DENMARK - The DKR105bn PKA is to introduce a zero guarantee scheme for all new business from 1 January next year.
The move is a reflection of a wider trend by labour market pension funds in Denmark away from the guarantees – some as high as 4.5% - traditionally offered to members.
PFA Pension, one of Denmark’s largest pension providers, introduced its version of a zero guarantee scheme last year and Juristernes og Okonomernes Pensionskasse (Joep), the Danish pension fund for lawyers and economists, introduced its new zero guarantee scheme for new members this year. Many of the large profession-wide or sector-wide funds that make up the second pillar are expected to follow suit.
“From 1 January next year we will change the whole system so we will offer guarantees based on an interest rate of zero percent,” said Peter Melchior of PKA. “Some people find it ridiculous but it isn’t because if you invest only in equities you should be able to guarantee zero percent even in the years when the interest rates fall 30 or 40%.”
He added: “We will still issue guarantees because some guarantees are part of a product that [members] want but you have to be very careful when you issue guarantees with a duration of more than 50 years.”

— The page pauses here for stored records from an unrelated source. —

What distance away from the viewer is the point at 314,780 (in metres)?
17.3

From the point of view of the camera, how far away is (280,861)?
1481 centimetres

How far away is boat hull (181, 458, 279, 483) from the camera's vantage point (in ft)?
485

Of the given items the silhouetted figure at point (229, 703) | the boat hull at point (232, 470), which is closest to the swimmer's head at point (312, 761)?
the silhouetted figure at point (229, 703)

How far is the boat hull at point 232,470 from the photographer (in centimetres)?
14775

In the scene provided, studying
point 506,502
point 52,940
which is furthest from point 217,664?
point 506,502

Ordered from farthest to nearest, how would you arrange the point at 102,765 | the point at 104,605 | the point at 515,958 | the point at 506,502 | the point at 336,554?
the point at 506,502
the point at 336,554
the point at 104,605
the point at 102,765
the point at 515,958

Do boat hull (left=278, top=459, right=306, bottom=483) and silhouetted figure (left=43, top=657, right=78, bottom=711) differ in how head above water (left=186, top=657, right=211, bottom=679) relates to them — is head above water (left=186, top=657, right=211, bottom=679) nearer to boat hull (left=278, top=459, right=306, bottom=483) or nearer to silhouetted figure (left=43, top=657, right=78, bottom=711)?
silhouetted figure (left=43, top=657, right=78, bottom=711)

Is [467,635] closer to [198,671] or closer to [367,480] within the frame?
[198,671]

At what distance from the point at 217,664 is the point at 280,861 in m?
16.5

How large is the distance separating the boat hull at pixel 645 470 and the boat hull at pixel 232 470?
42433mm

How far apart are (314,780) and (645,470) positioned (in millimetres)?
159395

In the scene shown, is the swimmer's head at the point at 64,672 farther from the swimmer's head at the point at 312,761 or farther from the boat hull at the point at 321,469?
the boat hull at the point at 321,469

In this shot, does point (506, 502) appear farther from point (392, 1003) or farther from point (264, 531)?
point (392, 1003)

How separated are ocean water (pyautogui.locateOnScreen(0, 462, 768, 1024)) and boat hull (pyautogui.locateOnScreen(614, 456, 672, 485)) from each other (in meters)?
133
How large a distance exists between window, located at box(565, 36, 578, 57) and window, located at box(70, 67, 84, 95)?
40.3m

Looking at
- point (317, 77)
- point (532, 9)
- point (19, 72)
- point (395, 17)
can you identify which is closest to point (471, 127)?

CIO Michael Nellemann Pedersen stressed that the zero guarantee was only for new business and the 4.25% guarantee would still apply for existing contracts of that nature.
However Melchior added: “If a member from the old business has a pension guarantee based on high rates, when they have an increase in salary, that’s considered new business and that new business will be based on zero percent.”
Rather than purely a function of the low interest rate environment, Melchior said the move to zero guarantee was in part due to political pressure. A government report two years back found pension funds should be able to survive “Japanese-like” conditions.
“Under very low interest rates, we don’t think it’s all that dangerous to promise 1% or 1.5%,” he added.